Risk and compliance: audit evidence by default

Regulators have caught up to the AI agent surface. For high-risk AI systems, EU AI Act Article 12 requires automatic logging capabilities that support traceability and post-market monitoring over the system's lifetime. Cycles maps that obligation into concrete runtime records: reservations, commits, denials, scope, actor, timestamp, and reason_code — produced as a structural side effect of enforcing the budget, not reconstructed from scattered application logs after an incident. SOC 2 Type II auditors increasingly add agentic systems to scope and ask for evidence of control — not just observation. ISO 42001 builds the same logging obligations into AI management system certification.

The standard pattern for satisfying these is to bolt on an audit logger after the fact: pick fields, write to a separate store, hope the schema covers what an auditor will ask for. The pattern is fragile because it's secondary — the auditor and the engineer disagree on what's worth logging, and engineering wins by default.

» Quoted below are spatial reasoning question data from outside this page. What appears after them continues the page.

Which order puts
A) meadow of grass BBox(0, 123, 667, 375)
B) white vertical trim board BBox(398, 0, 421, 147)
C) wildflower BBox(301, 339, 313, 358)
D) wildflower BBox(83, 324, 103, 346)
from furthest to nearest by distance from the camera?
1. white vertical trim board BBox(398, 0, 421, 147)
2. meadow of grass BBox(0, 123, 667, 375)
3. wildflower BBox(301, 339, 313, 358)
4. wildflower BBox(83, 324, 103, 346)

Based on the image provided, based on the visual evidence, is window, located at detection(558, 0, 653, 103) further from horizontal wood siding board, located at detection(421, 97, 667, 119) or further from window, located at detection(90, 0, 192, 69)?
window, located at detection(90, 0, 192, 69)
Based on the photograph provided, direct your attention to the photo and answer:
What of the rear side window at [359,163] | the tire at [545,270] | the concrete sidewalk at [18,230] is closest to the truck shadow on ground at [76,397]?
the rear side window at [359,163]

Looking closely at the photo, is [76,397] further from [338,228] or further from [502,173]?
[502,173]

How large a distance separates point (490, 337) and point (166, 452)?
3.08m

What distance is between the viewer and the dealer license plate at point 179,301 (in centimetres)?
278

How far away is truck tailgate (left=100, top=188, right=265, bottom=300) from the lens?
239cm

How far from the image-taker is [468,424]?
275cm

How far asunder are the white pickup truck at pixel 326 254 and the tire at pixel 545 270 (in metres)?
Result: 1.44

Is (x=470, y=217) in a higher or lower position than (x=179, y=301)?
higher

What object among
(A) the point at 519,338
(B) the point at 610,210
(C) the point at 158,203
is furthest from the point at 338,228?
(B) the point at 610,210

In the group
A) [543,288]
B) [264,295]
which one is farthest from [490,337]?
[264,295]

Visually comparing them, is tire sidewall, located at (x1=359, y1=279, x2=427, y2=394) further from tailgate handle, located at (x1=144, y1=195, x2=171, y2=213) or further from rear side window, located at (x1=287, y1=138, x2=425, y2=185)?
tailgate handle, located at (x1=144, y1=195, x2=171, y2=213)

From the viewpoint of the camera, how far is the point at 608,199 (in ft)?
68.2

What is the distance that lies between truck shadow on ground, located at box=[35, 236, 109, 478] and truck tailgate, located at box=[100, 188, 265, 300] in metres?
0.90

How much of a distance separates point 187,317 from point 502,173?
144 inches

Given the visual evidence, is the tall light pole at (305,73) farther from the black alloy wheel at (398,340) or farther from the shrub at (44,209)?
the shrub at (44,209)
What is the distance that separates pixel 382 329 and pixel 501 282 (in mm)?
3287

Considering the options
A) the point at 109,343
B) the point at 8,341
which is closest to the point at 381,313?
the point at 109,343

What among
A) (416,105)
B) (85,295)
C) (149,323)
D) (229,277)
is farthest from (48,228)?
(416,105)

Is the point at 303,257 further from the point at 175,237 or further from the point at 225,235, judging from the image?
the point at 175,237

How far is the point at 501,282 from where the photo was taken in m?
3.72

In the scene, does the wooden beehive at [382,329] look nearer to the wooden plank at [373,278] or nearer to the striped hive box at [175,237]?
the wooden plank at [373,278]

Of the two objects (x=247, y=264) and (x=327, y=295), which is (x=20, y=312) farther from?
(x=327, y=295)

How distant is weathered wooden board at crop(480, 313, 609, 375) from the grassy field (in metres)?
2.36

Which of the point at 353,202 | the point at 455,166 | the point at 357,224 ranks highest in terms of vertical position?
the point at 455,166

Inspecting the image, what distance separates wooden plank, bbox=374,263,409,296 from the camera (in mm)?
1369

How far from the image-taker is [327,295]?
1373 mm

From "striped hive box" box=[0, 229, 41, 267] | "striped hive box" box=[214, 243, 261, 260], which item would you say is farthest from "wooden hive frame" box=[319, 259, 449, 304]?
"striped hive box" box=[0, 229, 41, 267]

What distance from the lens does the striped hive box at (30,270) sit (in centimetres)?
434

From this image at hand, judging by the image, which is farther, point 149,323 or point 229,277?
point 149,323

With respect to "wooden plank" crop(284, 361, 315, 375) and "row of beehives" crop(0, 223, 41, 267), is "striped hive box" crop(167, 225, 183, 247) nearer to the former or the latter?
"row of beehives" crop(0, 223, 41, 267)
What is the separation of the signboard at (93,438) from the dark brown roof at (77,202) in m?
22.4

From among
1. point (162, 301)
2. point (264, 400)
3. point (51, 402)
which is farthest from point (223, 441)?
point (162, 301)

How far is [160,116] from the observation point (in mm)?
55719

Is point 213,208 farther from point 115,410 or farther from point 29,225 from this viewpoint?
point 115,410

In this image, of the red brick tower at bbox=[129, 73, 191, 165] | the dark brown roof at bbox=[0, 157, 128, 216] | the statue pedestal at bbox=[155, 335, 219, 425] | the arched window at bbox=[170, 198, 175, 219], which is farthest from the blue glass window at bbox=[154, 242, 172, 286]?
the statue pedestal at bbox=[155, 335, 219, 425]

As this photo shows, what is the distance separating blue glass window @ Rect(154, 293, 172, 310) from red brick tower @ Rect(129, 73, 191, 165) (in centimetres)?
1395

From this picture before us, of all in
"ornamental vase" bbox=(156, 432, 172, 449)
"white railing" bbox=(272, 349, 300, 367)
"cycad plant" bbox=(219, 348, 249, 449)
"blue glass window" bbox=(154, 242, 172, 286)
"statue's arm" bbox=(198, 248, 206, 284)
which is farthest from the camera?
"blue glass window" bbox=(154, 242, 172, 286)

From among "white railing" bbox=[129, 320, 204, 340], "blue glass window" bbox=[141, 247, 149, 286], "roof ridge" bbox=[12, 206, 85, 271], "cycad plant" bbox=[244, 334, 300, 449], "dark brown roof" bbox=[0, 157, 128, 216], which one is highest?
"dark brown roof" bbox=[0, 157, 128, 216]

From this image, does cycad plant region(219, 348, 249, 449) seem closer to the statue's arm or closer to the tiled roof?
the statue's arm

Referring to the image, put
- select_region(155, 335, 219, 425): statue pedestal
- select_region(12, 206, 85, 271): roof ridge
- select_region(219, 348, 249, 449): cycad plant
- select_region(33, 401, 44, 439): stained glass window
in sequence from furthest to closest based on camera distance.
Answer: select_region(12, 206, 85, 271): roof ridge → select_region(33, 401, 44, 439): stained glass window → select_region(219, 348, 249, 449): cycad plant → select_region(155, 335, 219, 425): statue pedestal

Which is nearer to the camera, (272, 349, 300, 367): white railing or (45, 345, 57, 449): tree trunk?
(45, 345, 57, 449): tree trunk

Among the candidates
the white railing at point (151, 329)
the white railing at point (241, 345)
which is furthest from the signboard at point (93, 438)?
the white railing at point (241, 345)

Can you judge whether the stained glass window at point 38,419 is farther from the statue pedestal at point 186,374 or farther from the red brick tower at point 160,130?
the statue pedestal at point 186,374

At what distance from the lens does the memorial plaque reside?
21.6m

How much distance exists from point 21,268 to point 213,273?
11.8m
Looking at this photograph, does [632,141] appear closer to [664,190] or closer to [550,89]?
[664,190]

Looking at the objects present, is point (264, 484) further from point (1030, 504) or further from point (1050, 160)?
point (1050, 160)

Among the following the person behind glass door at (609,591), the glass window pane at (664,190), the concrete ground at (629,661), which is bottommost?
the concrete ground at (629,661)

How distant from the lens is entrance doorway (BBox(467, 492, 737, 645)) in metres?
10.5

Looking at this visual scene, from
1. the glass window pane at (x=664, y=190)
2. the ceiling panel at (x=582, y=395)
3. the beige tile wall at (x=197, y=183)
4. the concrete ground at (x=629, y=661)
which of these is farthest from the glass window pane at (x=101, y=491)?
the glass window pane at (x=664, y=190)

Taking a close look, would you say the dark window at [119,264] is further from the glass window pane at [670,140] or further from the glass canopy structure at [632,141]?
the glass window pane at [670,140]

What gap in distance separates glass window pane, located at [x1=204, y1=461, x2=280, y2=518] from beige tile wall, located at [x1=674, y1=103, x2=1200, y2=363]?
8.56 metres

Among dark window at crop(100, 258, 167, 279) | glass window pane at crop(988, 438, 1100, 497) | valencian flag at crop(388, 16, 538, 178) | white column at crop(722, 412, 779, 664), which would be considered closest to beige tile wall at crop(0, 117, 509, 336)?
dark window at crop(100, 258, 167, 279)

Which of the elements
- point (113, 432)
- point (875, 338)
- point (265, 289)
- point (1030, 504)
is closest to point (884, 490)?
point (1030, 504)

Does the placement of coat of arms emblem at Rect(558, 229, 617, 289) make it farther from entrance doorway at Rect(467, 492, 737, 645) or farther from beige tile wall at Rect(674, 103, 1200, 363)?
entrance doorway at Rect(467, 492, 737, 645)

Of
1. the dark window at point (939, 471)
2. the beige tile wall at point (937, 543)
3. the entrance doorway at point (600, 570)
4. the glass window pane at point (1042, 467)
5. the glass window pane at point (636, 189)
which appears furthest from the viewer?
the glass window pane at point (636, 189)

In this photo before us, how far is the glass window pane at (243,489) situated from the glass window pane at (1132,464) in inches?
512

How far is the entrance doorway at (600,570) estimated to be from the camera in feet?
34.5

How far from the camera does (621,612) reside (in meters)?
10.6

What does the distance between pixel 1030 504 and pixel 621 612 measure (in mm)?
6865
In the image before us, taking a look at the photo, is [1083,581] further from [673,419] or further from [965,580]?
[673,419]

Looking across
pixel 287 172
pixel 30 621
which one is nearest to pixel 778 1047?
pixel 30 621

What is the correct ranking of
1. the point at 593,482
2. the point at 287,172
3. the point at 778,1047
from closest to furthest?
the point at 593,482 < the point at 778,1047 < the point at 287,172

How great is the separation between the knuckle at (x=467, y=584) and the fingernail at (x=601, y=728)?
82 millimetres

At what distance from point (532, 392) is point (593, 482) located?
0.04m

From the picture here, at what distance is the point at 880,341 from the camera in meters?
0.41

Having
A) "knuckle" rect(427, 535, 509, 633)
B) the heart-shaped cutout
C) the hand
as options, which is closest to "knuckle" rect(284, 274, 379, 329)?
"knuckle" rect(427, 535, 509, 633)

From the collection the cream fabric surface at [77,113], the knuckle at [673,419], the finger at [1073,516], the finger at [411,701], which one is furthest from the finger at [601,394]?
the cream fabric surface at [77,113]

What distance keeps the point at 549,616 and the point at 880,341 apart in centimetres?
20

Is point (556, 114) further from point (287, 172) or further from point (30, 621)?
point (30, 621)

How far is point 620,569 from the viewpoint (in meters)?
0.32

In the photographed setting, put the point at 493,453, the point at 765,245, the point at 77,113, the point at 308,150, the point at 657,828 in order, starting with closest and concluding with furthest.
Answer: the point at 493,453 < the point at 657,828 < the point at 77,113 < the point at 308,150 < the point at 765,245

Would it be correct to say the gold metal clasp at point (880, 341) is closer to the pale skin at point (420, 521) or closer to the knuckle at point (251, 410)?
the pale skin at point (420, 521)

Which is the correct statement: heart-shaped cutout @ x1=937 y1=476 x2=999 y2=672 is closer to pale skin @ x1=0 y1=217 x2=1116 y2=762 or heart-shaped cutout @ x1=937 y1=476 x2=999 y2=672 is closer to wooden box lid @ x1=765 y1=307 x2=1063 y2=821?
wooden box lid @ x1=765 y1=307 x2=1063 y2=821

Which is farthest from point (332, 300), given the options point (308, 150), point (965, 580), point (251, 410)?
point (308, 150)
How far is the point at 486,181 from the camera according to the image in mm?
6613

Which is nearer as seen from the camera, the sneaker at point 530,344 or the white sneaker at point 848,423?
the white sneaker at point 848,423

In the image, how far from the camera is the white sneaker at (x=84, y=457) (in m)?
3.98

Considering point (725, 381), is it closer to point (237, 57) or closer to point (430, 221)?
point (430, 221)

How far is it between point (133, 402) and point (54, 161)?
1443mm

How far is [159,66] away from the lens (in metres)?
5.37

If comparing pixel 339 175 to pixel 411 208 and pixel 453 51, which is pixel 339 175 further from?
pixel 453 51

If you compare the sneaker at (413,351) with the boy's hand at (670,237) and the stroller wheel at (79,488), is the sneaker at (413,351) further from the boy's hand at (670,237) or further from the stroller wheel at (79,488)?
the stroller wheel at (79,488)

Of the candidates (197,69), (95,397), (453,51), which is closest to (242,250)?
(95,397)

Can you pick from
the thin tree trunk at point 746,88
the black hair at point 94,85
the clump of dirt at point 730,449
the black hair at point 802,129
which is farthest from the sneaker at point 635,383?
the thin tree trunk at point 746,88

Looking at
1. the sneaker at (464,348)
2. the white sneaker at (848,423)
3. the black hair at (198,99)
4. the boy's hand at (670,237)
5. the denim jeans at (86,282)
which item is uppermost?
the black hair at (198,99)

Cycles flips that. The reservation and settlement records are the enforcement layer and the audit substrate; decide() adds a preflight decision record when you use it. Every record carries:

The subject scope, with up to six levels of attribution
The decision and the reason_code (machine-readable rationale)
The idempotency key, when supplied, which supports replay-safe handling on retries
The timestamp and the actor

When an auditor asks "can you show me an action that was attempted but blocked, with reason and authority?" the answer is a query against the ledger. When they ask "how do I know this record was actually produced by Cycles at the time you say?" — if you stored the raw HMAC-SHA256-signed webhook body, the signature, and the X-Cycles-Event-Id in your audit store, you have event-time evidence the record was delivered by Cycles, with a primitive that lets you safely dedupe and replay. The ledger becomes tamper-evident only to the extent your downstream store preserves the signed payload — that piece is on the operator, not the protocol.

The companion post — The AI Agent Governance Framework — maps specific regulatory clauses to runtime enforcement controls. This post is the inverse: it explains why the protocol already produces the evidence those clauses ask for, before anyone tells you the regulator is asking.

Finance and FP&A: cost attribution and forecasting

The CFO's question — what does it cost to serve customer X? — is a unit-economics question. It's the question that any company building AI features into a product with a revenue model has to answer eventually, and most can't.

The reason most can't is that the cost data lives in three places: the LLM provider invoice (one line), the application logs (per-request token counts that nobody aggregates by customer), and the cloud bill (compute and storage, customer-agnostic). To get cost-per-customer you have to stitch.

Cycles' subject hierarchy collapses the stitch. When your integration populates the subject hierarchy consistently, each commit is tagged with the customer (tenant), the feature (app), the workflow, and the agent. Aggregating by tenant gives cost-per-customer. Aggregating by app gives cost-per-feature. Aggregating by workflow gives cost-per-conversation. The math is SELECT SUM(committed) GROUP BY ....

The deep dive on cost-per-conversation, cost-per-user, cohort margin, and the full unit-economics picture is in AI Agent Unit Economics: Cost and Margin Analysis. Read that for the math.

What that post doesn't lead with is forecasting. Once you have a quarter of structured commit data, the trajectory is computable. Token velocity per workflow, peak vs average, the slope of the spend curve as a feature scales — these are the inputs to next-quarter financial planning. They're also the data you bring into a board meeting when an investor asks about COGS for the AI feature: not a slide that says "estimated $X per seat," but a chart with actuals and a credibility-bearing forecast.

The before-and-after for a finance team:

Question	Without per-action ledger	With Cycles ledger
What did customer X cost?	Estimate from logs + heuristic	`GROUP BY tenant` on commit data
What's the margin on Feature Y?	"Hard to say"	Cost subtracted from feature revenue
What's the run-rate trajectory?	Provider invoice + spreadsheet	Live aggregation against committed data
Which 5 customers drive 50% of spend?	Quarter-end exercise	Standing query

None of this requires Cycles to be a billing engine or a financial data warehouse. It just has to be the source record system the warehouse pulls from.

Platform engineering: chargeback and showback

The third stakeholder is closer to home. Every platform team running AI infrastructure inside a larger company is being asked the same question with increasing pointedness: which team is burning the AI budget?

Today the answer is usually some version of "I don't know — the OpenAI bill is one number." That answer was acceptable when the AI bill was a footnote on the cloud spend. It stops being acceptable when the AI line passes the database line, which is happening.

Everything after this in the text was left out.